For stubborn routing problems, head to the classic Control Panel: open Settings > System > Sound > More sound settings. On the Playback tab, right‑click your favored speaker or headset and choose Set as Default. Do the same on the Recording tab for your microphone, then click OK and restart WhatsApp.

If you hear crackling or distortion, go back to Settings > System > Sound, click your output device, and set Audio enhancements to Off. Test again.

Release Hardware from Other Applications

Cameras and microphones are often locked by a single app. If you have a video call running in Teams, Zoom, or a browser tab, WhatsApp won’t get access. Close all meeting apps, browser tabs with active audio/video, and any screen recording or streaming software. Open Task Manager (Ctrl+Shift+Esc), look for familiar apps that might still be holding the device, and end those tasks. Then try the call again.

A quick sanity check: the camera indicator light or the microphone icon in the notification area can tell you if Windows thinks the hardware is in use. If the light is on before you start a WhatsApp call, something else is claiming the device.

Diagnose the Network Without Changing Your Setup

If WhatsApp shows “Connecting” indefinitely, the issue might be your network, especially on corporate, school, or public Wi‑Fi. Temporarily connect to a different trusted network — a phone hotspot works well — and try a call. If it succeeds, the original network is likely blocking the necessary ports or protocols. Reconnect your main network and restart its router if you control it. Also disable any VPN momentarily for testing, but re‑enable it afterward unless your IT team instructs otherwise.

Repair or Reset the App

Windows includes a built‑in repair tool that can fix corrupted app files without losing data. Go to Settings > Apps > Installed apps, find WhatsApp, click the three‑dot menu and choose Advanced options. Select Repair if available, then test. If that doesn’t help, use the Reset button in the same Advanced options menu. (On Windows 10, the path is Settings > Apps > Apps & features > WhatsApp > Advanced options.)

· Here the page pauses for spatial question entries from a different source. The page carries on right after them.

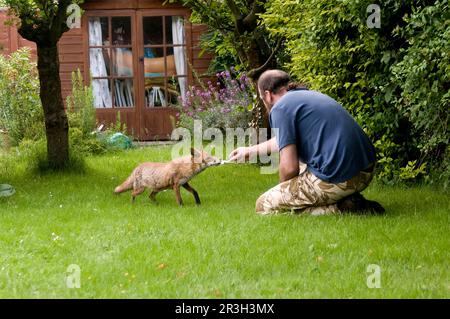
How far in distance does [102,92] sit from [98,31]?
1.34 metres

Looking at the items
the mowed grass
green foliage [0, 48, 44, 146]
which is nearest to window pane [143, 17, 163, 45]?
green foliage [0, 48, 44, 146]

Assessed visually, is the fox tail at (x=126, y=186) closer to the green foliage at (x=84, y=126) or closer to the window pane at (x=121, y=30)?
the green foliage at (x=84, y=126)

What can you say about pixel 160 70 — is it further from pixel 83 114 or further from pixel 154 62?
pixel 83 114

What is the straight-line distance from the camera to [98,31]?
16.6 metres

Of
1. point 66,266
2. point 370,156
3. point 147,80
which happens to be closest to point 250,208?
point 370,156

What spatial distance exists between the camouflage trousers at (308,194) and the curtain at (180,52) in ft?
30.4

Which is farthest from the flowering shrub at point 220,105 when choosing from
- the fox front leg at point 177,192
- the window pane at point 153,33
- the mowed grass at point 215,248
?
the fox front leg at point 177,192

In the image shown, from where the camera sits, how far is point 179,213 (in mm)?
7785

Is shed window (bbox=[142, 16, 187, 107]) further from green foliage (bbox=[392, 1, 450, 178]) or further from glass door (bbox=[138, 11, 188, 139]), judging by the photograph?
green foliage (bbox=[392, 1, 450, 178])

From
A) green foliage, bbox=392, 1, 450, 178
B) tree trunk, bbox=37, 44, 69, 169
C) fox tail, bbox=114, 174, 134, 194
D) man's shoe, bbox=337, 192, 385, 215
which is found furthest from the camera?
tree trunk, bbox=37, 44, 69, 169

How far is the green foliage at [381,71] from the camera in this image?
7656 millimetres

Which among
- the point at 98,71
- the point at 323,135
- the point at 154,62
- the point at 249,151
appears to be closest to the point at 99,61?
the point at 98,71

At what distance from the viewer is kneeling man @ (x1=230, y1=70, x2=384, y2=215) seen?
7.36 metres

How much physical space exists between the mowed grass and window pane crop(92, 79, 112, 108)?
25.5ft
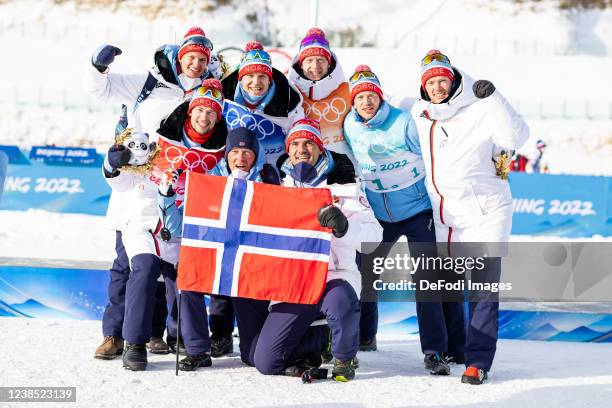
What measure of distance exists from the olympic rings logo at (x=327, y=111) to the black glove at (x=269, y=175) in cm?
73

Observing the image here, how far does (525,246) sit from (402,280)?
1550mm

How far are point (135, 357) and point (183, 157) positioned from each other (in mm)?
1245

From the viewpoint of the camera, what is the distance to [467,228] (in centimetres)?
539

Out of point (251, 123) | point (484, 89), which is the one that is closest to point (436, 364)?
point (484, 89)

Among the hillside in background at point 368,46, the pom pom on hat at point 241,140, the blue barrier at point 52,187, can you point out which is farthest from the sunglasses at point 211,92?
the hillside in background at point 368,46

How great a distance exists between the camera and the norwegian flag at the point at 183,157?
531cm

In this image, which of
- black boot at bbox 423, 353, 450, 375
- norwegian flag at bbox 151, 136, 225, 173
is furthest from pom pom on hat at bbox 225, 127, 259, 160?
black boot at bbox 423, 353, 450, 375

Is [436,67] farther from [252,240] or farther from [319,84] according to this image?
[252,240]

Resetting will remove the app’s local data, so you’ll need to sign in and link your account to your phone again. Keep your phone handy for the QR code scan.

Update or Reinstall WhatsApp Desktop

Open the Microsoft Store, go to Library, and click Get updates to install any pending WhatsApp updates. If the problem persists, uninstall WhatsApp via Settings > Apps > Installed apps, restart Windows, and download a fresh copy from the Store or WhatsApp’s official website. After linking your account, revisit the microphone and camera privacy settings — a reinstall does not automatically turn on desktop‑app access — and then test a call.

Interpreting Test Results

Use the outcomes to narrow your search:

  • Windows mic test silent: The problem is your headset, microphone driver, or physical connection.
  • Mic test works, but WhatsApp silent: Double‑check Privacy & security > Microphone and ensure desktop‑app access is on; then repair the app.
  • You hear the caller but they can’t hear you: Wrong input device or a muted headset.
  • Neither side can hear: Likely a network, VPN, or security‑software issue.
  • Voice fine but video black: Close other camera‑using apps and recheck camera permissions.
  • Calls work on hotspot but not home/office Wi‑Fi: The original network is restricted.
  • Settings locked: Contact your device administrator to change the policy.

What to Watch For

Microsoft is unlikely to overhaul the desktop‑app permission model in the short term, but pressure from app developers and user feedback could eventually lead to clearer in‑app messaging. Until then, the privacy toggles remain an obscure but critical checkpoint for any desktop calling app — not just WhatsApp. Teams, Zoom, and Slack occasionally suffer the same fate.

The broader lesson for Windows users: after any major update, or whenever a desktop app’s microphone or camera stops working, visiting Privacy & security > Microphone and Camera should be the first diagnostic step. A few clicks can save hours of frustration and unnecessary hardware purchases.